Records for processing:
________________________

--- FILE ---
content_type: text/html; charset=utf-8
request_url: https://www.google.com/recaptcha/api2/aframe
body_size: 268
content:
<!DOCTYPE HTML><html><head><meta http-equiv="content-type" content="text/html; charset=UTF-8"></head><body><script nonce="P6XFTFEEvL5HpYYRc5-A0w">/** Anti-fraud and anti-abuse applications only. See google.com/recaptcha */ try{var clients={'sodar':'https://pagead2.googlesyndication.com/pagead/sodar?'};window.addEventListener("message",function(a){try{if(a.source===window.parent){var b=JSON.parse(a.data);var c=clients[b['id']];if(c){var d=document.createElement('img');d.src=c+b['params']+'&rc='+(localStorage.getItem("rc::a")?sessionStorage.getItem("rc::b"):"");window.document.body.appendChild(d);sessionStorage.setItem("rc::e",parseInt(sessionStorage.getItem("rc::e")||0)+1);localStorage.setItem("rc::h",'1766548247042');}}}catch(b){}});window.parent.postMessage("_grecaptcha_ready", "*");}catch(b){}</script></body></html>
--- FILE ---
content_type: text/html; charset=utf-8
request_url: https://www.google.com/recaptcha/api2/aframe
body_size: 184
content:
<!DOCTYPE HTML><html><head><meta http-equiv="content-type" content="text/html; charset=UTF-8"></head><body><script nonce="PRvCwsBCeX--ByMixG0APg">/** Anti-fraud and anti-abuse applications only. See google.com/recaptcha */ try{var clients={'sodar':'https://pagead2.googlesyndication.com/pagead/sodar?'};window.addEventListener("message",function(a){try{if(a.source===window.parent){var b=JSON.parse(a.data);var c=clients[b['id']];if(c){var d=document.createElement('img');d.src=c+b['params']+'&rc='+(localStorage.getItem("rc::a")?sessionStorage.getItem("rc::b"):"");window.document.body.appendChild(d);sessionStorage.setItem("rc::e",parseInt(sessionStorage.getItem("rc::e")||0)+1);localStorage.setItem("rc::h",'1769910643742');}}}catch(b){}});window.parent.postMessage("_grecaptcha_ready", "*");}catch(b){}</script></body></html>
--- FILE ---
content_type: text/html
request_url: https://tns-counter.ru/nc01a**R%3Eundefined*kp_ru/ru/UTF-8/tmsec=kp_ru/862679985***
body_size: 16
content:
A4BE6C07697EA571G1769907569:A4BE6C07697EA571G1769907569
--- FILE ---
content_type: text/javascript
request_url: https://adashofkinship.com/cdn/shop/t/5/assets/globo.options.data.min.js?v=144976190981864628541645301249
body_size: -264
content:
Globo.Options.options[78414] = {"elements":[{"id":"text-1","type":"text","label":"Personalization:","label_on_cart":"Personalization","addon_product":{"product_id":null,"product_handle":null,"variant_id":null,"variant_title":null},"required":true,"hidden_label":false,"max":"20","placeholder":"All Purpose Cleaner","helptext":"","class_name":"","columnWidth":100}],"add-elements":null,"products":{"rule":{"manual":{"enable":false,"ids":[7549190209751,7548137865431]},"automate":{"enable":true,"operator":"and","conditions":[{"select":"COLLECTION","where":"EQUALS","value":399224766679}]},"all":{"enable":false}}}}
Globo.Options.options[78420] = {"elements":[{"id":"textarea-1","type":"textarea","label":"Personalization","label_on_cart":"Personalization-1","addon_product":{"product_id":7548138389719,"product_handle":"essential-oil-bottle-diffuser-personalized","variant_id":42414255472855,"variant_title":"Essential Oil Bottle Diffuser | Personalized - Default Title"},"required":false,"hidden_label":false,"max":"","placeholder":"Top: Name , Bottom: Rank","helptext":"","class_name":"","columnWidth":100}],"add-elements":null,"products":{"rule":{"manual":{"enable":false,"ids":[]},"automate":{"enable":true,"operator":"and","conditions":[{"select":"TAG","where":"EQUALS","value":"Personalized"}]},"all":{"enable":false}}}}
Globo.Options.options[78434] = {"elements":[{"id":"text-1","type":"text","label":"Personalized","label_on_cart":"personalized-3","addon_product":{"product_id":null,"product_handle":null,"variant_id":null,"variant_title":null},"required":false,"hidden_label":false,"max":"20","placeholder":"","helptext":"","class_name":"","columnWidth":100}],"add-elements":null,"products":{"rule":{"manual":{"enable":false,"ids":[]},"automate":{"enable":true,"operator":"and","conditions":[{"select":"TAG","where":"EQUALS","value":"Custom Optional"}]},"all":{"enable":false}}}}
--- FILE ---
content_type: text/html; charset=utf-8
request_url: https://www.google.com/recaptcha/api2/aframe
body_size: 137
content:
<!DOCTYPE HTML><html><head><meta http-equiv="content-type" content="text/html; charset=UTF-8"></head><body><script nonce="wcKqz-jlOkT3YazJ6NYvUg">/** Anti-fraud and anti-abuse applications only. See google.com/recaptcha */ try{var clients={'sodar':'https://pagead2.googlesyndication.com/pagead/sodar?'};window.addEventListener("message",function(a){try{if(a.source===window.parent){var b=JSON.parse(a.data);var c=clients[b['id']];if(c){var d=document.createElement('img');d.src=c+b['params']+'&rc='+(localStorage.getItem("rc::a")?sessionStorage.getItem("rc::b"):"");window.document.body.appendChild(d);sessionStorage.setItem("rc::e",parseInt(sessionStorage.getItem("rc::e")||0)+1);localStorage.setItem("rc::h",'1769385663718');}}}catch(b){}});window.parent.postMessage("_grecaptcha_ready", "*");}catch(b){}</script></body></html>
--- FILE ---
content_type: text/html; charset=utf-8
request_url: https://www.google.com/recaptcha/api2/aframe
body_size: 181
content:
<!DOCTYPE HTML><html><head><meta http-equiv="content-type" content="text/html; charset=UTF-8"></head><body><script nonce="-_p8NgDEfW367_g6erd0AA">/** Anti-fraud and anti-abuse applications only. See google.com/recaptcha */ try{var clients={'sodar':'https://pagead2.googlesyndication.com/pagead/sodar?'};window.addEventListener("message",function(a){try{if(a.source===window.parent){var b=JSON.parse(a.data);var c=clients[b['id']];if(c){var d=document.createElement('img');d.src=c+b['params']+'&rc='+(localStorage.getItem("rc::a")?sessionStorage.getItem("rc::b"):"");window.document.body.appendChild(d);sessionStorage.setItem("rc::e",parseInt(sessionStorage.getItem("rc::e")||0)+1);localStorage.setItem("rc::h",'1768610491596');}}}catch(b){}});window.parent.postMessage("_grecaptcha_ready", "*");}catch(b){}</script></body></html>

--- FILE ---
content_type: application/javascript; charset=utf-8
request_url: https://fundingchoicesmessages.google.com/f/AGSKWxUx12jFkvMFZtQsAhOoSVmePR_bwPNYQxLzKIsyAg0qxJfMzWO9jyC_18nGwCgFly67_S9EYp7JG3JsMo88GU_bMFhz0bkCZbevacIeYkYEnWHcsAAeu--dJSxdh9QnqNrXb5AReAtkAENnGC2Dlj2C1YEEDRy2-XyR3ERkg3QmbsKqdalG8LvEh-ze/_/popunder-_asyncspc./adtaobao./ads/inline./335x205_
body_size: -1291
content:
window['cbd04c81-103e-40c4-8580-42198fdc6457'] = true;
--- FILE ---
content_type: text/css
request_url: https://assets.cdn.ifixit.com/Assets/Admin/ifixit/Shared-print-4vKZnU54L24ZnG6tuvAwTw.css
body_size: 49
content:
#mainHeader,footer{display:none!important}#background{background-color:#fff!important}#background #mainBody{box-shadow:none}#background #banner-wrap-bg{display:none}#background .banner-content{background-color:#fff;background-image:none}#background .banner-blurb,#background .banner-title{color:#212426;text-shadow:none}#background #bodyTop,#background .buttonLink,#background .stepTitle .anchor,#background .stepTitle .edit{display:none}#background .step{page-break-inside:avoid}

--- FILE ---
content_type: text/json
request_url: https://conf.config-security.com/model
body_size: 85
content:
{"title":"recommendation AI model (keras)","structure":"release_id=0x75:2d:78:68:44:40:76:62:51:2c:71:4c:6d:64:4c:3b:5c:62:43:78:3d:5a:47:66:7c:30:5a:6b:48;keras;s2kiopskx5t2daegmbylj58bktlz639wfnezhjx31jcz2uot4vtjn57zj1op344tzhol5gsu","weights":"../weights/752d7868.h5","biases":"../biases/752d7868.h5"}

________________________

Your assignment: Go line by line through the data and copy any that contain "products".

Written solution:
Globo.Options.options[78414] = {"elements":[{"id":"text-1","type":"text","label":"Personalization:","label_on_cart":"Personalization","addon_product":{"product_id":null,"product_handle":null,"variant_id":null,"variant_title":null},"required":true,"hidden_label":false,"max":"20","placeholder":"All Purpose Cleaner","helptext":"","class_name":"","columnWidth":100}],"add-elements":null,"products":{"rule":{"manual":{"enable":false,"ids":[7549190209751,7548137865431]},"automate":{"enable":true,"operator":"and","conditions":[{"select":"COLLECTION","where":"EQUALS","value":399224766679}]},"all":{"enable":false}}}}
Globo.Options.options[78420] = {"elements":[{"id":"textarea-1","type":"textarea","label":"Personalization","label_on_cart":"Personalization-1","addon_product":{"product_id":7548138389719,"product_handle":"essential-oil-bottle-diffuser-personalized","variant_id":42414255472855,"variant_title":"Essential Oil Bottle Diffuser | Personalized - Default Title"},"required":false,"hidden_label":false,"max":"","placeholder":"Top: Name , Bottom: Rank","helptext":"","class_name":"","columnWidth":100}],"add-elements":null,"products":{"rule":{"manual":{"enable":false,"ids":[]},"automate":{"enable":true,"operator":"and","conditions":[{"select":"TAG","where":"EQUALS","value":"Personalized"}]},"all":{"enable":false}}}}
Globo.Options.options[78434] = {"elements":[{"id":"text-1","type":"text","label":"Personalized","label_on_cart":"personalized-3","addon_product":{"product_id":null,"product_handle":null,"variant_id":null,"variant_title":null},"required":false,"hidden_label":false,"max":"20","placeholder":"","helptext":"","class_name":"","columnWidth":100}],"add-elements":null,"products":{"rule":{"manual":{"enable":false,"ids":[]},"automate":{"enable":true,"operator":"and","conditions":[{"select":"TAG","where":"EQUALS","value":"Custom Optional"}]},"all":{"enable":false}}}}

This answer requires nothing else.